Real cost of the Baucus Healthcare Bill? Over $2 Trillion
For the real costs of the bill, read on:
The Real Cost of the Baucus Bill: $2 Trillion+
Thursday, October 8, 2009
Michael D. Tanner, senior fellow:
The CBO scoring makes it clear that the Baucus bill's reduction in future budget deficits comes not from controlling government spending or reducing health care costs, but because of a rapid escalation in tax revenues. The bill imposes a 40 percent excise tax on health-insurance plans that offer benefits in excess of $8,000 for an individual plan and $21,000 for a family plan. Insurers would almost certainly pass this tax on to consumers via higher premiums. As inflation pushes insurance premiums higher in coming years, more and more middle-class families would find themselves caught up in the tax.

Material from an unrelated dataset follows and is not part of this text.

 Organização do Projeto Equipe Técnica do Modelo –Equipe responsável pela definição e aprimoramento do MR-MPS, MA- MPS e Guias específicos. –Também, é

In fact, overall, the tax increases in the bill are more than double the amount of deficit reduction. This isn't a health care efficiency bill or a cost containment bill. It is a tax and spend bill, pure and simple.

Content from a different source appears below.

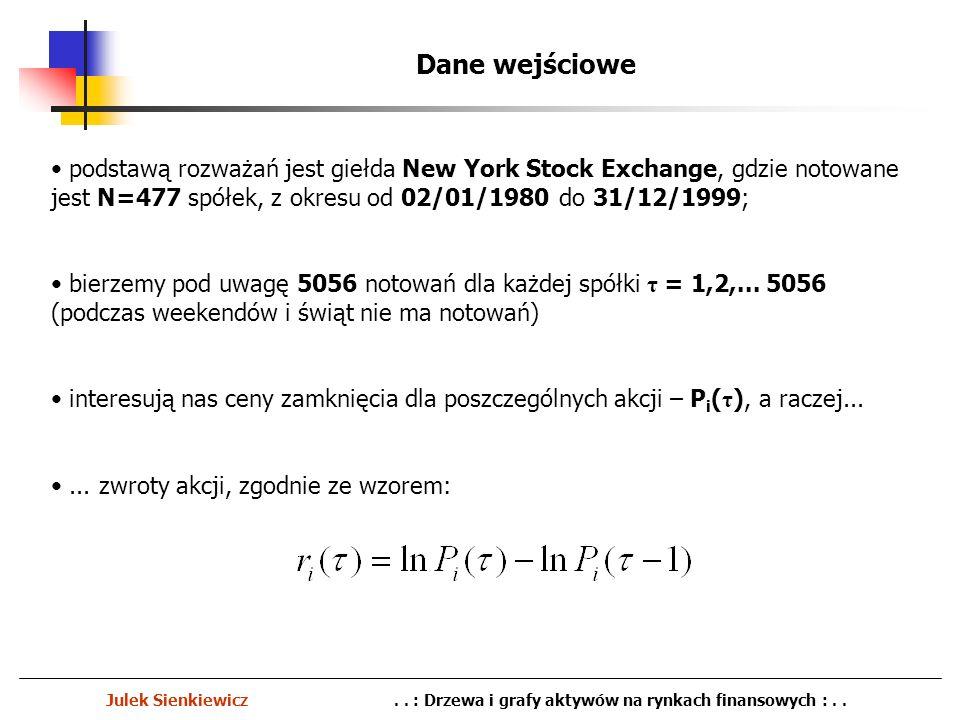 Dane wejściowe Julek Sienkiewicz.. : Drzewa i grafy aktywów na rynkach finansowych :.. podstawą rozważań jest giełda New York Stock Exchange, gdzie no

Michael F. Cannon, director of health policy studies:
The CBO score of the Baucus bill is like a mystery novel with the last 50 pages missing. It fails to reveal both the full cost of the bill and the budget gimmicks that Mr. Baucus uses to hide that cost.
The Baucus bill will not reduce the deficit, and it would ultimately cost taxpayers more than $2 trillion—just like every other bill Congress has produced so far.

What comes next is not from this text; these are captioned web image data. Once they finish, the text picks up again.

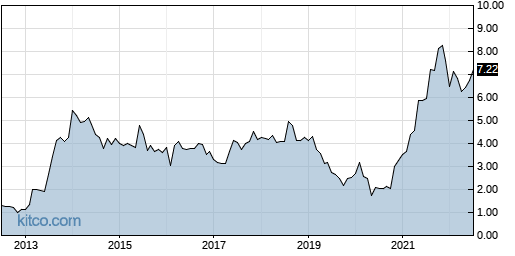 III 10-Year Chart
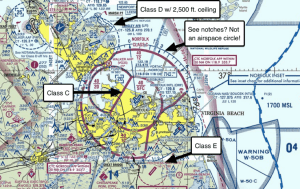airspace sectional chart drone exam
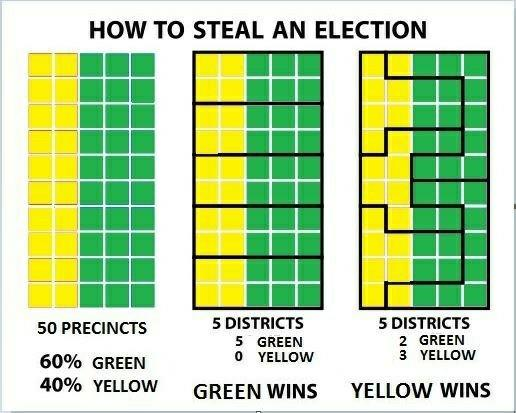 How can you steal an election?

The biggest gimmick employed by the bill is that its individual mandate pushes more than half of the legislation's cost off-budget, and onto businesses and individuals who will have to shoulder that burden. A real-world parallel already exists in the Massachusetts health care plan, where private-sector mandates account for 60 percent of the cost. In 1994, CBO counted those mandated private payments in the federal budget, and it helped kill the Clinton health plan. This time around, Democrats were very careful to craft their mandates so that they just barely avoided having the CBO include those payments in the federal budget. But the CBO's decision does not change the fact that those private-sector mandates are part of the cost of this bill.
The second-biggest gimmick is assuming that Congress will let the "Sustainable Growth Rate" cuts in Medicare physician payments to occur. Starting in 2003, Congress has repeatedly blocked those cuts, and there is no reason to think that Congress will behave any differently in the future. So yes, provided that the sun rises in the West, the Baucus bill would reduce the federal deficit.